The research objective of this award is to develop a new paradigm for the computational design of complex systems. This research will aid engineers to find optimal design solutions that will minimize performance objectives while satisfying requirements under the presence of uncertainties. This is made possible by defining explicitly the boundaries of the regions of the design space corresponding to specific system behaviors. This Explicit Design Space Decomposition (EDSD), which is achieved using support vector machines, has been shown to be promising and particularly useful for problems that are discontinuous or binary and involve costly computer simulations. The research extends the EDSD approach following three main avenues. First, a multifidelity scheme will be developed that will enable the designers to exploit the wealth of information coming from various sources (analytical models, engineer experience, simulations, and physical experiments). Through adaptive sampling, the multifidelity approach can lead to a drastic reduction in the number of calls to expensive computer simulations.

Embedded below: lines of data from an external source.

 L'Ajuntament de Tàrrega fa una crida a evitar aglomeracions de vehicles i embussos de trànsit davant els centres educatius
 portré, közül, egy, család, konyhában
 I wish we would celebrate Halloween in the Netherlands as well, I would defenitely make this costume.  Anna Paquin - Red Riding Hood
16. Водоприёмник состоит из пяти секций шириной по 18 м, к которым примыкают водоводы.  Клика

Second, the new approach will quantify the inaccuracy of the explicit boundaries and incorporate this information in the assessment of probabilities of failure. Finally, this work proposes to unify the EDSD approach with existing approaches based on response approximations such as Kriging.

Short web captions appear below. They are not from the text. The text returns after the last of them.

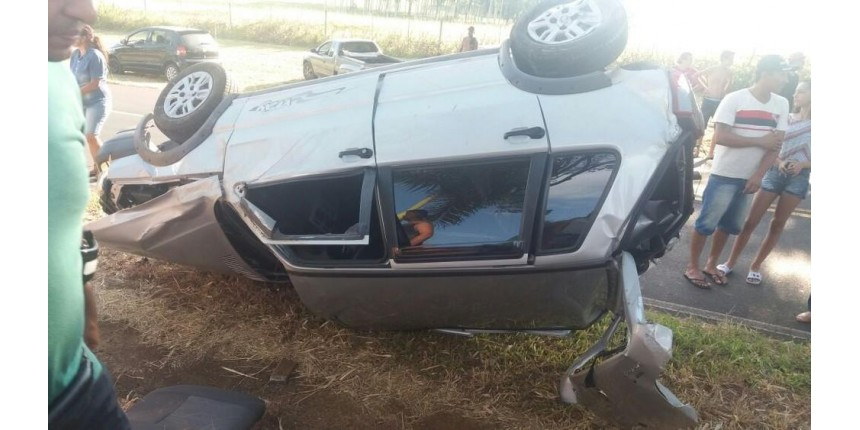 Homem morre após capotar o carro na SP-333 na região de Marília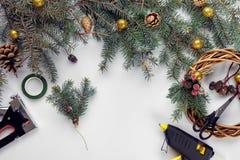 La Navidad creativa diy Mujer que hace la guirnalda hecha a mano de Navidad Ocio casero, herramientas, baratijas y detalles para  foto de archivo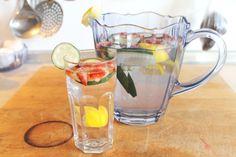 Agua con sabor a Fresa+ Pepino+ Limón☆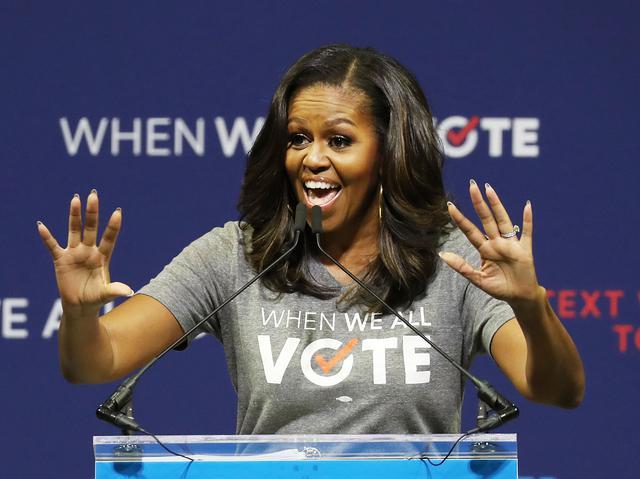 画像: フロリダ州のマイアミ大学で開催されたWhen We All Voteの集会で演説を行なったミシェル・オバマ前大統領夫人。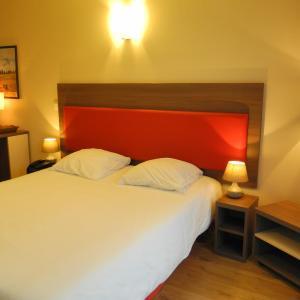 Hotel Pictures: Villa Val Senart 1ere Avenue, Quincy-sous-Sénart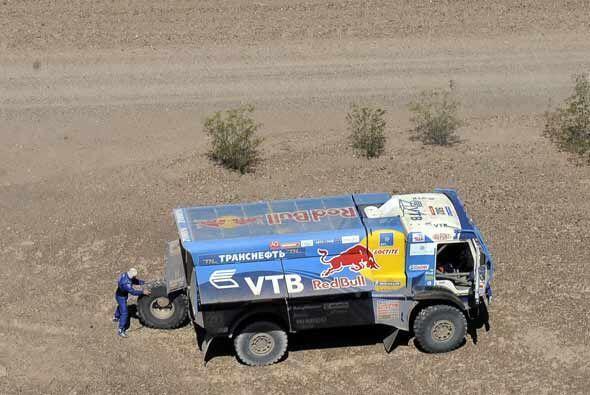 Cambiar una llanta de un camión a la mitad del desierto no debe s...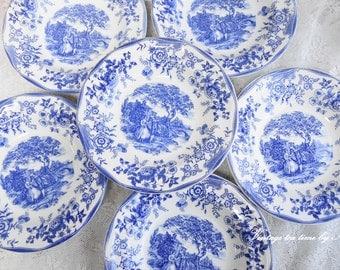 Plate set vintage plate set made in Italy plate set italian porcelain plate set for seven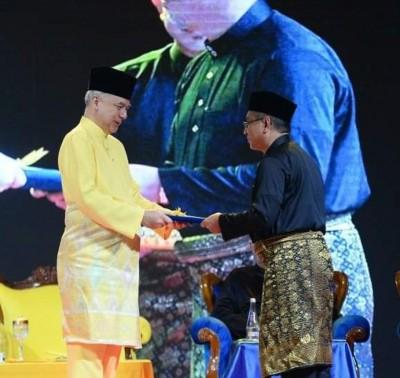 苏丹纳兹林莎(左)颁发委任状给阿德里。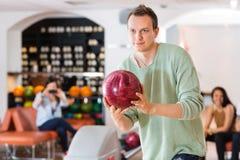 Bowling sûr d'homme dans le club Photographie stock libre de droits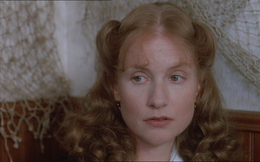 Affaredidonne-Huppert.png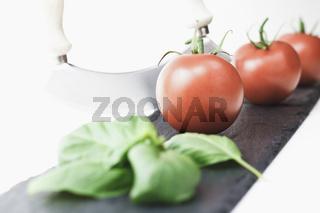 Italienische Tomate liebt Basilikum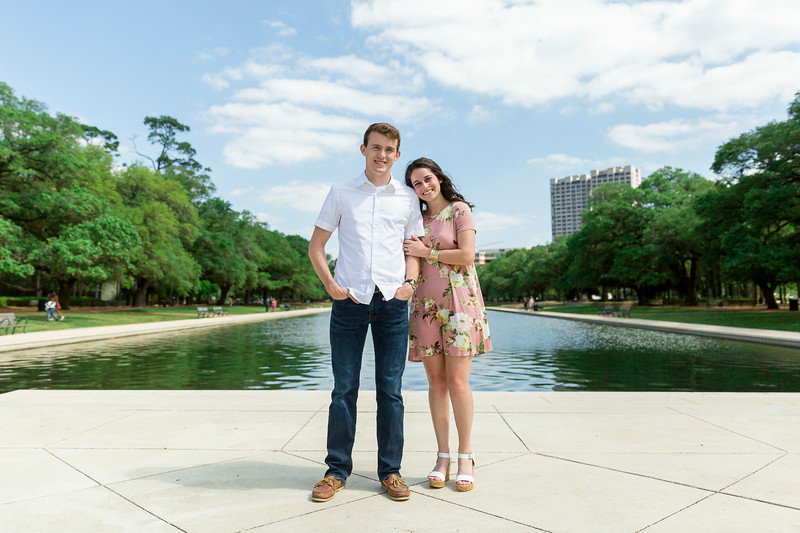 Daria_Ratliff_Photography_Hannah_John_Engagement_Memorial_Hermann_Park_002.JPG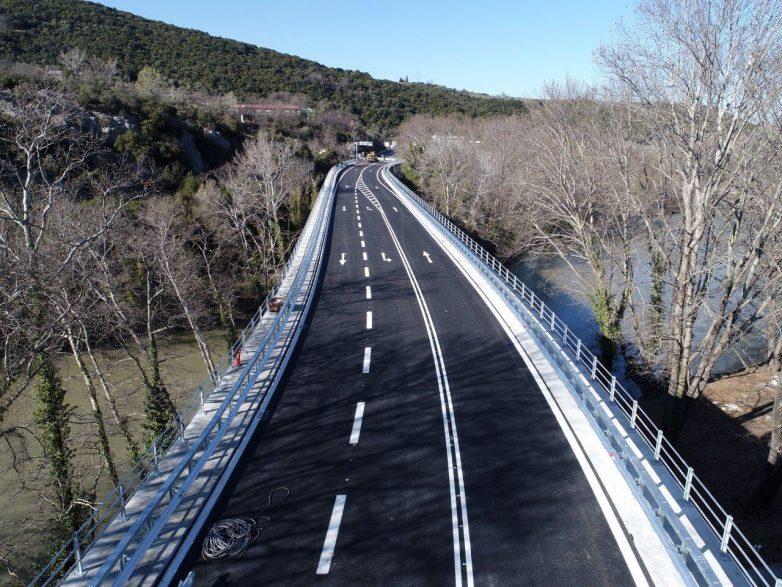 Παραδόθηκε στην κυκλοφορία η γέφυρα Πηνειού στα Τέμπη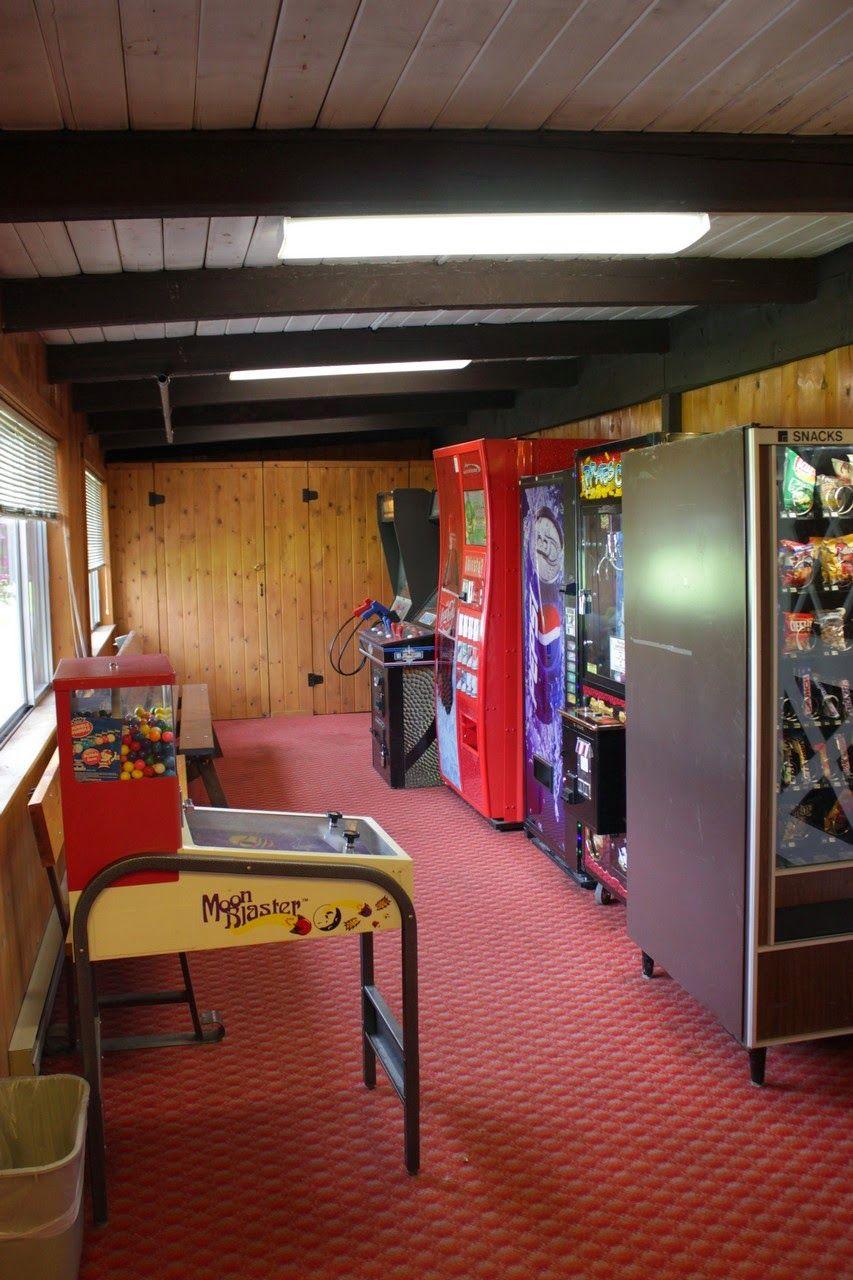 Una sala de máquinas recreativas para los huéspedes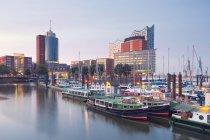 Germania, Amburgo, Elbphilharmonie e porto al crepuscolo — Foto stock
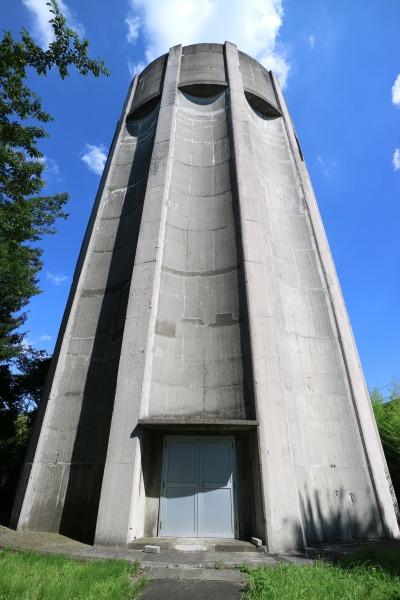 「平間配水所」の給水塔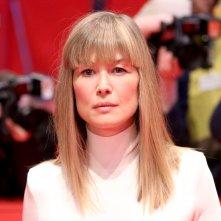 Berlino 2018: Rosamund Pike sul red carpet di 7 Days in Entebbe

If successful, these methods will lead to a more flexible computational design framework, particularly for complex systems. In fact, EDSD and the proposed advances are able to handle problems with non-smooth behaviors, reduce computational time, propagate uncertainties, and combine vastly different sources of information. The associated benefits such as cost minimization, design cycle time reduction, and improved reliability, will provide a competitive advantage to companies. The techniques are applicable to many engineering disciplines and are particularly useful in the biomedical field where both clinical data and computational models are used (e.g., for hip fracture prediction). The methods will be disseminated to the engineering and research community through their implementation in the free DAKOTA software package from Sandia National Laboratory.

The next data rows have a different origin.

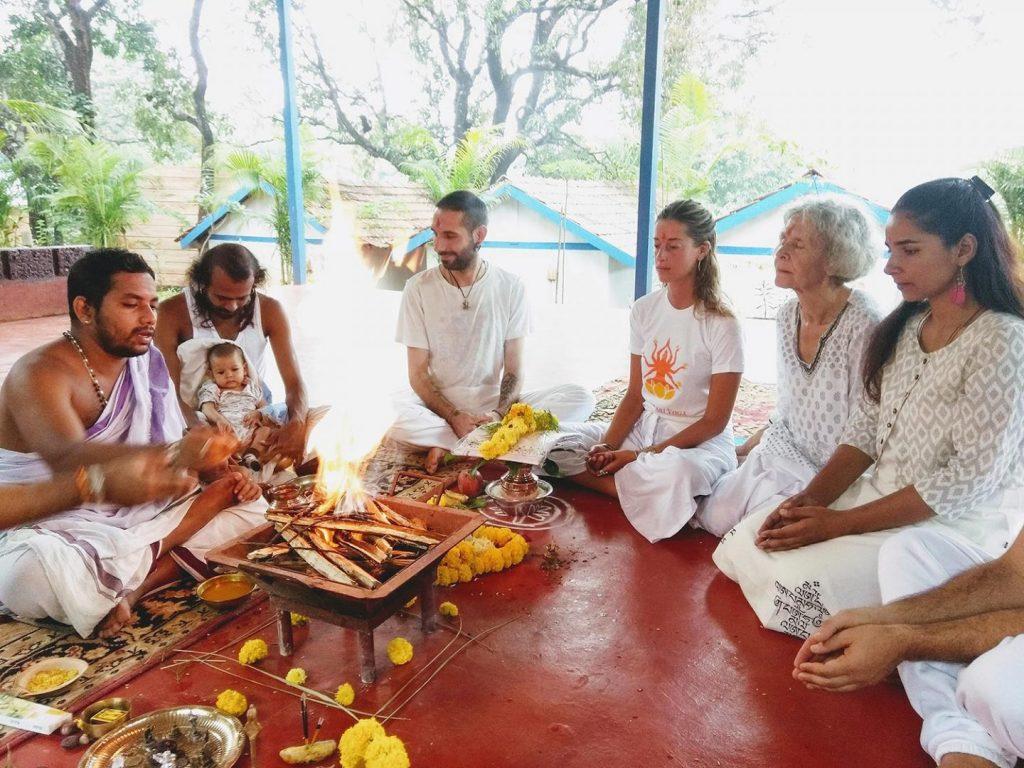 yoga teacher training in india with happy shree hari Yoga family, yoga meditation and pranayam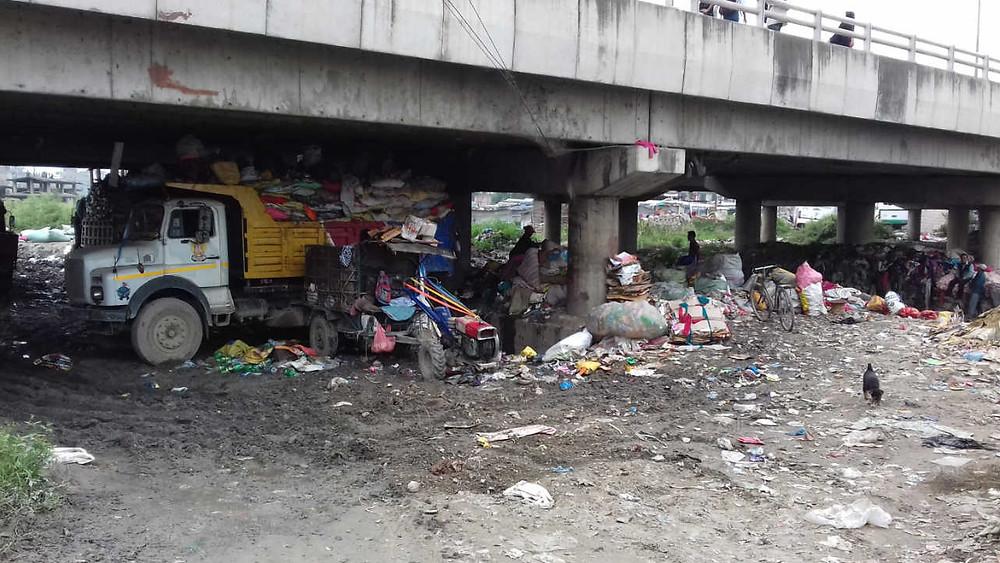 マノハラ川にかかるアルニコハイウェイの橋の下にあるゴミ分別場
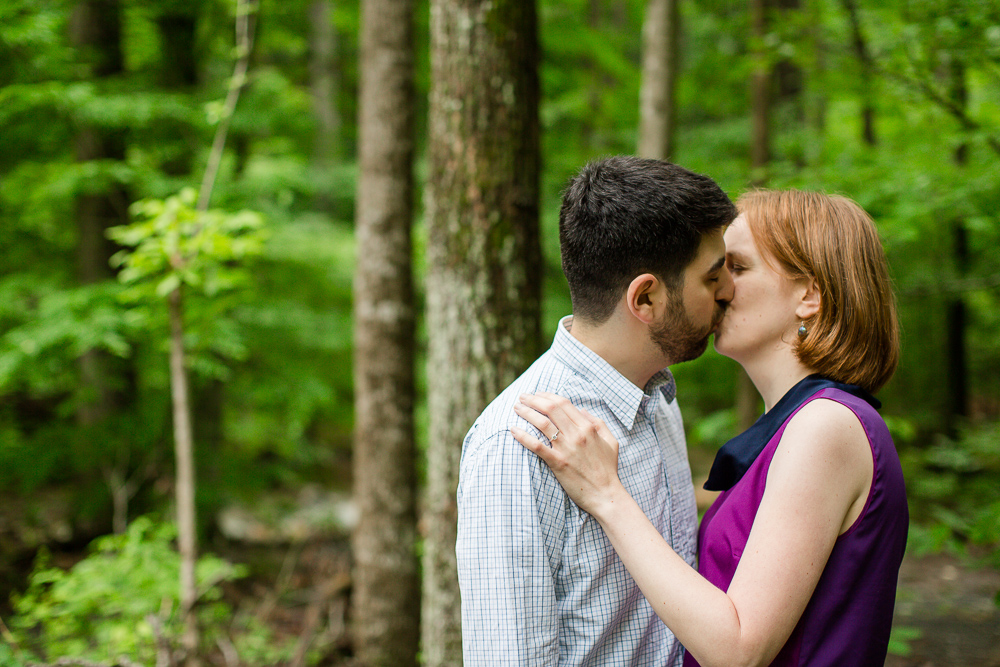 A kiss in the woods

Nowadays, the design of complex systems such as a car or an airplane requires advanced computer tools and methods to optimize them (e.g., minimum cost) or improve their reliability. However, there are still major difficulties that need to be addressed to conceive the next generation of computer-based designs. For instance, minimizing the weight of a car for lower gaz consumption while ensuring that the car is crashworthy and reliable is still a major challenge. Intellectual Merit: The grant has enabled the development of new techniques that tackle some of the bottlenecks encountered in traditional approaches. For instance, the methods solve the difficulties related to complex behaviors (e.g., discontinuities) and high sensitivity to uncertainty. It also tackles issues related to computational times that stills plagues the design of complex systems. The approaches developped during this grant are based on machine learning techniques and offer a new level of flexibility in computational design. In fact, the techniques have been applied to a wide range of high-impact applications: airplane wing design, automotive design for crashworthiness, hip fracture prediction, and the reduction of vibrations. The outcomes of this projects are: The development of several novel approaches for design optimization and reliability assessement. The applications of these techniques to high-impact design problems that could not be solved otherwise. Finally, the codes for the methods developped during this grant will be made freely available online. Broader Impact: By providing new computational design techniques and associated benefits such as cost minimization, design cycle time reduction, and improved reliability, the outcome of this research will provide a competitive advantage to companies. The techniques are applicable to many engineering disciplines and are particularly useful in the biomedical field where both clinical data and computational models are used (e.g., for hip fracture prediction).